インドが中国の経済力に期待していることは明らかであり、それに応えるべく、昨年インドを訪問した中国の習近平国家主席は、今後5年間でインドに200億ドル(約2兆1600億円)を投資することを軸とした経済関係の強化策を表明している。
中国とインドを合わせると人口約25億人、両国が協力すれば世界に影響を与えることは間違いない。またインドはロシアとの関係も強化しつつあり、ヨーロッパとアジアを合わせたユーラシア大陸において、中国、インド、ロシアの協力体制が整えば、長年アメリカが恐れてきたことが現実化する可能性が高まる。
アメリカの国家安全保障アドバイザーであったブレジンスキーは1997年に「ユーラシア地政学」という論文を発表し、ユーラシア大陸を「地政学的な巨大なチェス盤」にたとえ、アメリカがいかにそれを支配するかを書いた。その中でブレジンスキーは、その地域だけで経済ブロックやある種の連邦としてまとまれば、アメリカのユーラシアでの影響力は劇的に縮小すると予測したのだ。

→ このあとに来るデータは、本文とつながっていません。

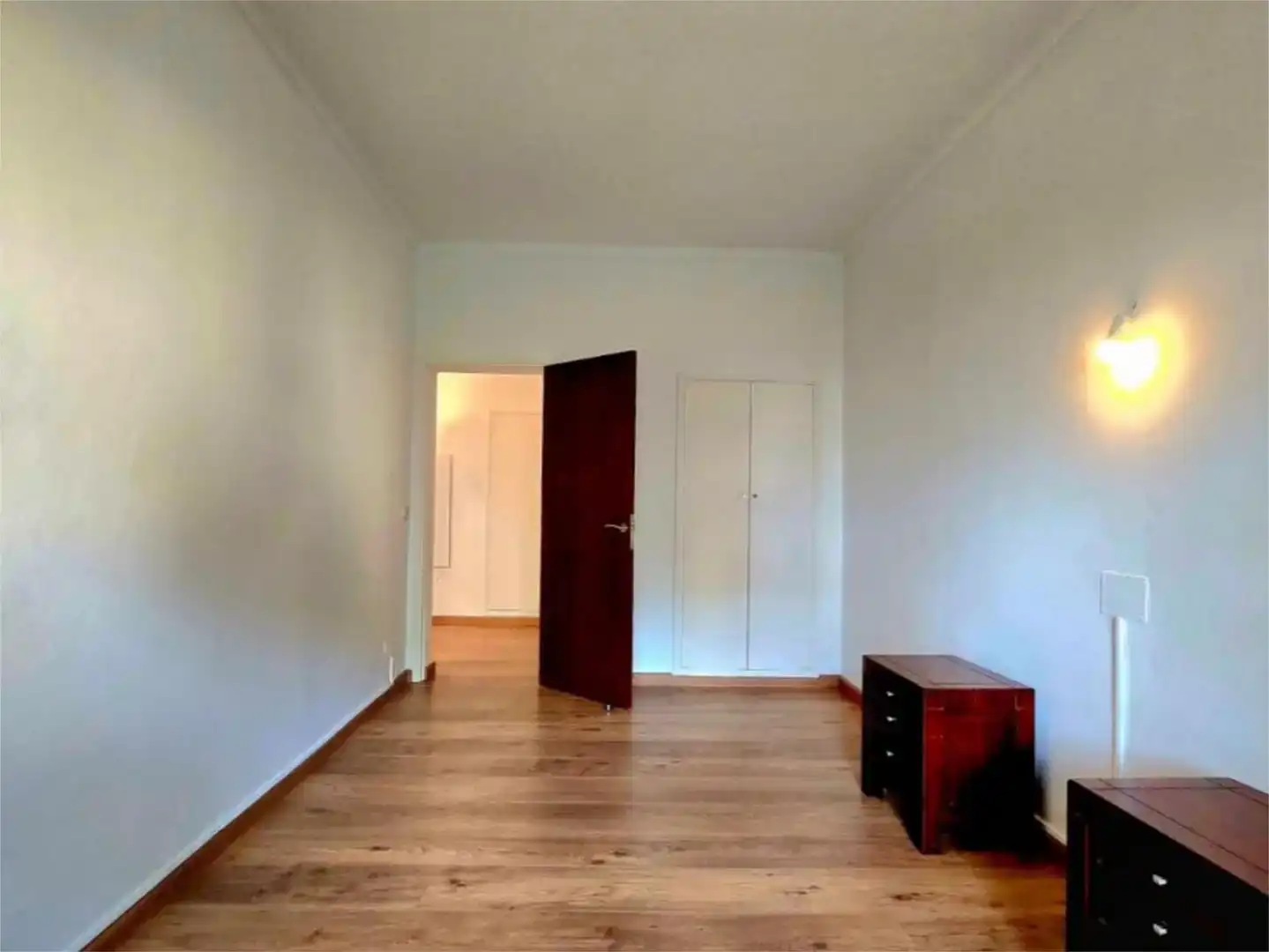Bedroom of Flat for sale in Capdepera  with Air Conditioner, Storage room and Balcony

ユーラシア戦略を転換するかのようにアメリカは2011年、アジアに焦点を絞った「アジア基軸戦略」を発表した。それはアジア地域での覇権を強めて中国を抑えるためであり、経済的に中国を締め出すTPP(環太平洋経済連携協定)もその流れの中に位置する。オバマ大統領は「アジアの安全は大国が小国を虐げるような威圧や脅しではなく、国際法や国際規範で確保されなければならない」と中国の勢力拡大を批判したが、アフガニスタンやイラクをみれば分かるように、アメリカが介入すれば同盟国を守るという理由でアジアを戦場にしかねないだろう。

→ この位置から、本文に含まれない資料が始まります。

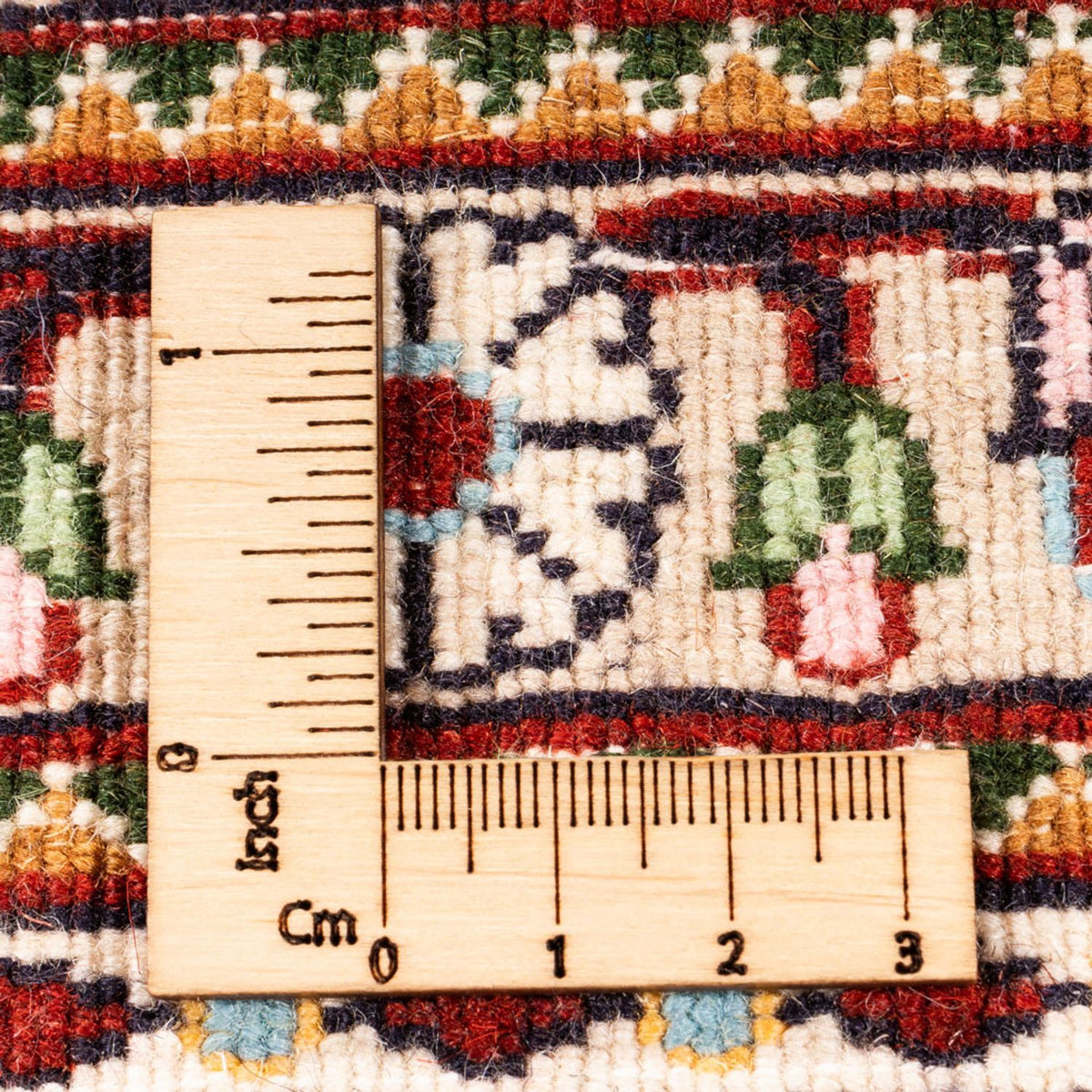 Perser Rug - Classic - 197 x 148 cm - multicolored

冷戦時代から敵同士であった中国とインドは、BRICSによってブラジル、ロシア、南アフリカと共に協力体制をとり始めたし、2001年にはロシアと中国が中心となり上海協力機構も設立され、昨年インドが加盟を申請した。ユーラシアでは確実に地政学的流れを変える進展が起き、統合が進んでいる。
ある日本のメディアは、インド・カシミール地方に駐留する中国軍を引き合いに出して中国とインドの対立を報じるが、中国軍のインド駐留が問題なら、沖縄の辺野古で、県民の反対を無視して行われている米軍新基地の建設準備工事こそ大問題として報じられるべきである。それとも、中国とインドという独立国同士の問題と違い、アメリカとその属国にある基地問題は取るに足らないとでもいうのだろうか。
いずれにしても、好戦的なアメリカのために政府が日本の国土を米軍基地として提供し続ける限り、平和的な手段と対話を通じて紛争を解決しようとするロシア、中国、インドといったユーラシアの大国と距離は近づかない。1952年に主権を回復した日本は日米安保条約を締結して軍事同盟をつくったが、そろそろアメリカ追従をやめ、真の主権を取り戻すべきであろう。